Quotes Taken Out Of Context

Random things I hear people say...that are damn funny

"Now all I need is a blowjob and some chicken"
~man coming out of the bathroom at No Frills Grill
"You have to lean, or there's a danger of blow back, and trust me, that's bad"
~Mark
 

"My uncle invented Tater Tots"
~Steve, pool player at No Frills Grill
"It makes me want to shoot myself in the head"
~Katie
"There's a new virus on the Internet. It's called AOL 7.0"
~e_utopia, BF Chat
"I don't use the refrigerator"
~LeRoy
"Dude, look..I'm in slo-mo!"
~Katie, No Frills Grill
"Don't draw attention to yourself by eating Equal"
~Me, No Frills Grill

"Mmmm look at all that puddin"
~Katie, sitting at her desk
 
"Are we cuddling?"
"No, I'm wiping..."
~(I'm not telling)

"Oh FUCK. I'm still online!"
~Katie, pulling out of our parking lot
"Your eyes look sore"
~Mr.
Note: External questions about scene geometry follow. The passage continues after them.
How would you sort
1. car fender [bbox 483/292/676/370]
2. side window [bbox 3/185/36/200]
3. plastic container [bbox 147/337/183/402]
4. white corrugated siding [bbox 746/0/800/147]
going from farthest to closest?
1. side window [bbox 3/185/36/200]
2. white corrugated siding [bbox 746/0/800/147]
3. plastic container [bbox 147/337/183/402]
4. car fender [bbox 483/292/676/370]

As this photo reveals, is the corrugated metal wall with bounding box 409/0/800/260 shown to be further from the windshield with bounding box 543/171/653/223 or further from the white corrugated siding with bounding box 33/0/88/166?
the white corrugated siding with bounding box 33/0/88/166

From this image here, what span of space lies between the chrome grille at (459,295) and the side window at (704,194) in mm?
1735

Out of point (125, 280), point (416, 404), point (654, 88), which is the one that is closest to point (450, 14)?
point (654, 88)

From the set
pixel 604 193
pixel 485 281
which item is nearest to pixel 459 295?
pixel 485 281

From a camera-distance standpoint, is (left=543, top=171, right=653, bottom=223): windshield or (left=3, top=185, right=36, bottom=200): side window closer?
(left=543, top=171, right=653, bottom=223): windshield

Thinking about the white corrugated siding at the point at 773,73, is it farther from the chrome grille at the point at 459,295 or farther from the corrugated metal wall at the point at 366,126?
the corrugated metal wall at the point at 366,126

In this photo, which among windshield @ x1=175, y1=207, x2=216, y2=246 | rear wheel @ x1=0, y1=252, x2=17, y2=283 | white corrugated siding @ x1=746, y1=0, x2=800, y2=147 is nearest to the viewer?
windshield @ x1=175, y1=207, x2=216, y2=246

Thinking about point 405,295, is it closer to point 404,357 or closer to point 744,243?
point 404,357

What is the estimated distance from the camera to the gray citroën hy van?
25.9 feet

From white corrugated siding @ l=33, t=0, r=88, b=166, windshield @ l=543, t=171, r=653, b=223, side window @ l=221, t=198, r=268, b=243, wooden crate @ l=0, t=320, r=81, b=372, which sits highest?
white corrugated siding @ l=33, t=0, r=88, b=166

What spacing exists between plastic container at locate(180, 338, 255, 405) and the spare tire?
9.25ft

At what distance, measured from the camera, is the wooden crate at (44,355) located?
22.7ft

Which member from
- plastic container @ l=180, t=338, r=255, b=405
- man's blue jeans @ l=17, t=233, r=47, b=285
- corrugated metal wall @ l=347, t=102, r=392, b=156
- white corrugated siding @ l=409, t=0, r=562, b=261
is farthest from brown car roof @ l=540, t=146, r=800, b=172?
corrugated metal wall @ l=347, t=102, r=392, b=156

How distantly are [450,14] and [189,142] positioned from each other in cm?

KV, Las Delicias
"Socks should not have a specific gender"
~Charlie, online

"How many emmbees in a geebee?" ~Katie, shouting from her room
"Danelle, I don't think we're on Iliff anymore.."
~Mark, lost
"I'm so glad I'm gay"
~Dave
"I'm wearing a respirator and heavy goggles"
~Chang, in the BF Chatroom
"That's almost twice as half as much"
~Amanda, on the phone
"That blow job was better than ibuprofen"
~(I'm not telling)
"I'm so glad I'm not stoned"
~(I'm not telling)

"Don't worry about it, it's not real money, it's vacation money"
~Woman in a casino in Las Vegas

"The out hole is for out only - there will be no entering of the out hole"
~e-utopia, BF Chat
"Cray knows that chicks dig candy... " ~Crayola, BF Chat "What do you want, I was twirling!"